TNF has no significant difference between macrophages and the clinical groups while IL-10, IL-1β and IL-6 were less than other groups. These findings suggest that the presence of other cells in the blood modulates the chemokine and cytokine responses of macrophages to Leishmania infections.
A significant increase in expression of TLR4, a receptor known to bind to the proteoglycolipid complex ligand on Leishmania parasite that, favoring a Th1 response and increasing the production of inducible nitric oxide synthase (Kropf et al 2004,Chandra et al 2008). • Similarly, the same VL samples showed a significant increase in the expression of TLR9, a known Th1 inducer leading to protective immunity.
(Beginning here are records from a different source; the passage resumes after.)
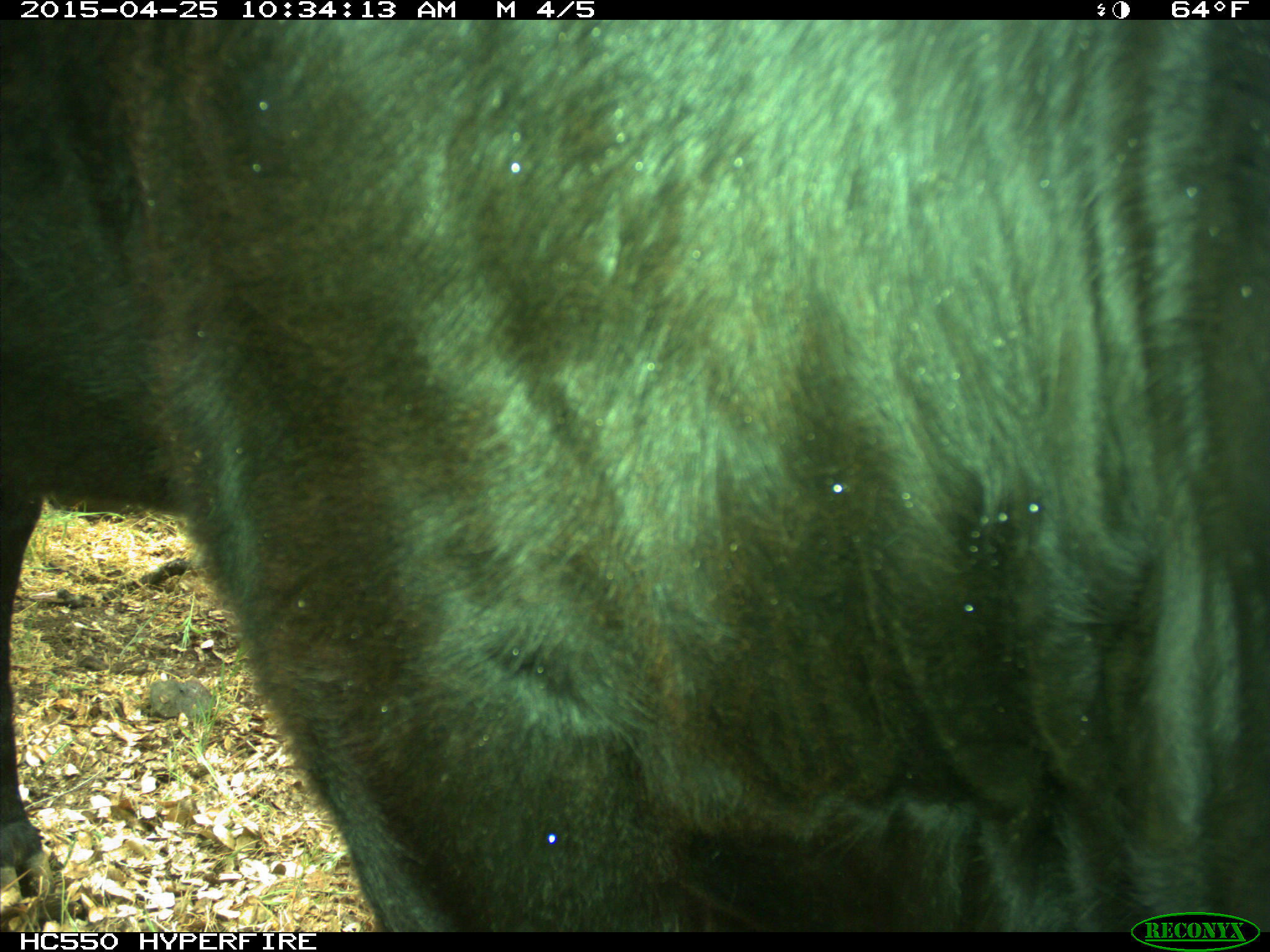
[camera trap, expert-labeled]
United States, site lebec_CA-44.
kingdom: Animalia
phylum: Chordata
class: Mammalia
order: Artiodactyla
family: Suidae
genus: Sus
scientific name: Sus scrofa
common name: wild boar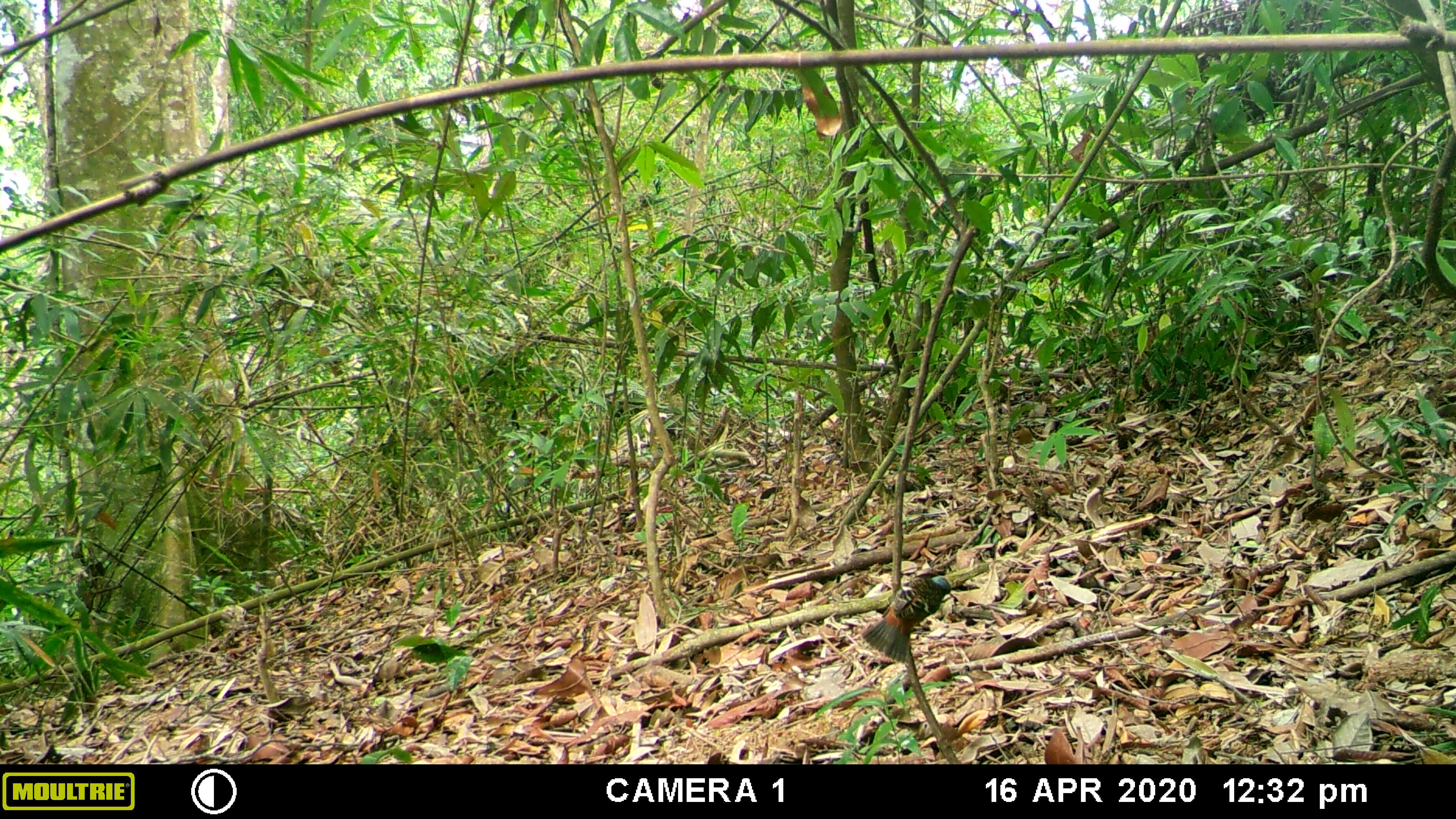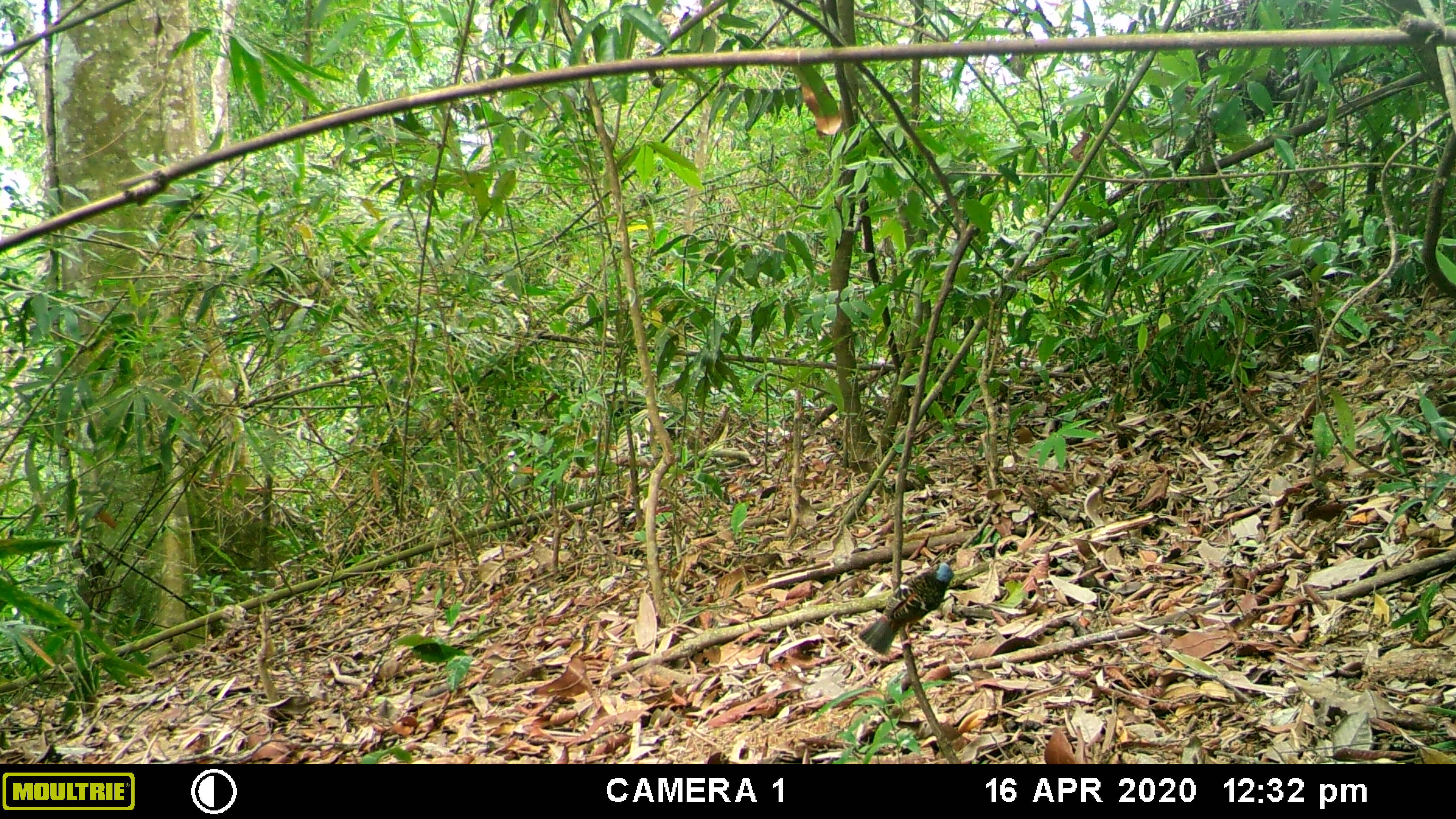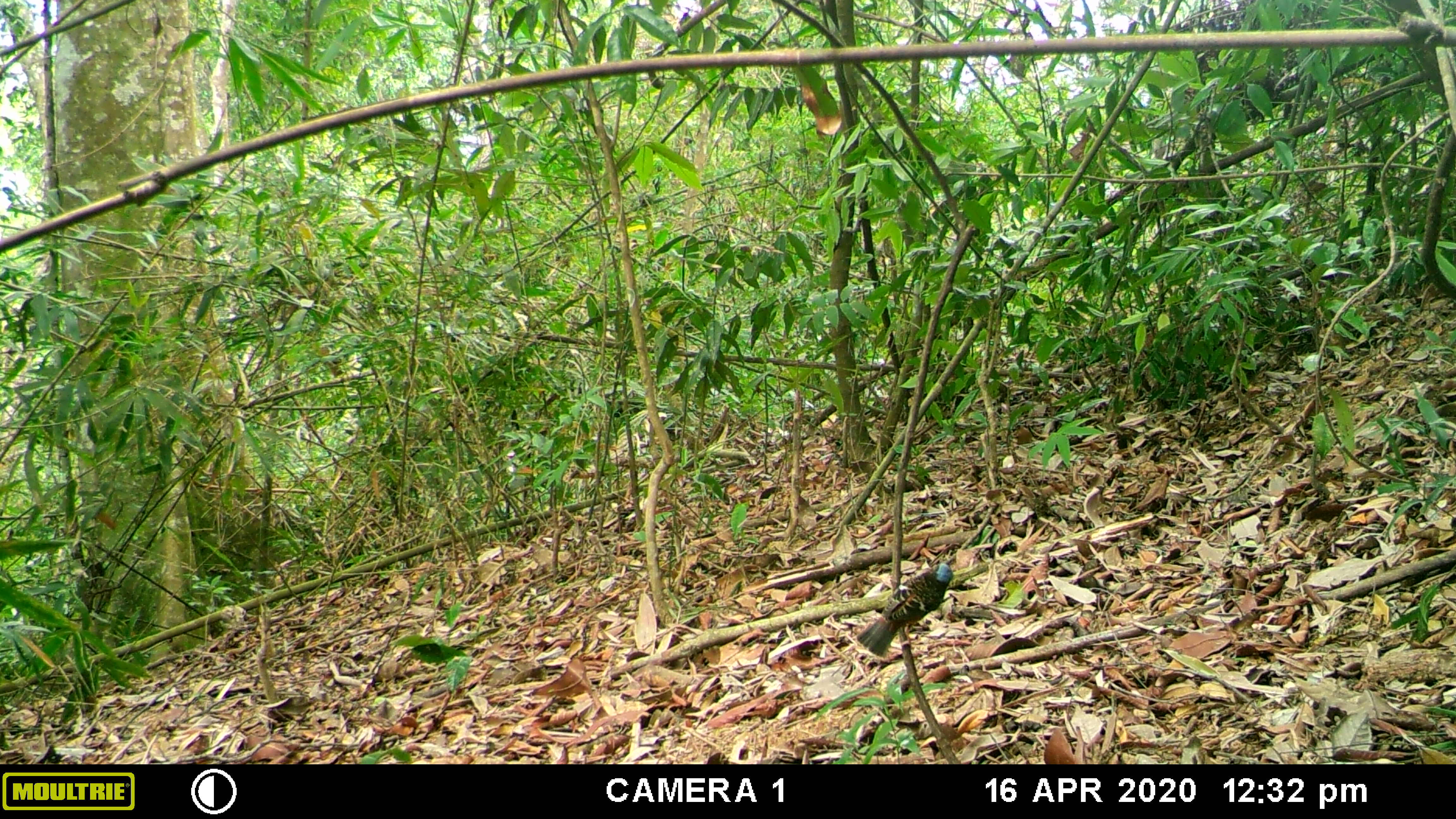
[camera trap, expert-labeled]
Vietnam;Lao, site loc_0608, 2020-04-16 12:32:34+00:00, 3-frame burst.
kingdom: Animalia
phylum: Chordata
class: Aves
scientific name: Aves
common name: bird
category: unidentified bird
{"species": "unidentified bird (bird) (Aves)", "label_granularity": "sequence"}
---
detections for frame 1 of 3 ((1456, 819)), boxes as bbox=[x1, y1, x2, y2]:
unidentified bird: bbox=[862, 570, 949, 666]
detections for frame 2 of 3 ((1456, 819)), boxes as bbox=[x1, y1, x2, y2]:
unidentified bird: bbox=[856, 559, 954, 657]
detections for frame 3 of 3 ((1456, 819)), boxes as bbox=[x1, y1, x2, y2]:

TLR9 activation in NK cells is known to induce IFNG production and enhance the clearance of the parasite (Abou Fakher et al 2009)
TLR2 is known to bind to lipophosphoglycan (LPG) on Leishmania parasites leading to production of IFNG and TNF proinflammatory cytokines production (55,56). Interestingly, LST-ve controls showed similar TLR expression profiles as the VL patients. The fact that those individuals tested negative with Leishmanin skin test (LST-ve) suggests their susceptibility to clinical VL.
Despite the high production of IL-10 and IFNG in LST+ve controls expression of these TLRs were negatively correlated with the production of these cytokines which reported also by Srivastava et al 2013.
The significant expression of TLR4 and TLR9 in whole blood samples of VL patients compared with stimulated THP1 cell line suggests the participation of other cells eg: NK, DC, and neutrophils in VL patients responses.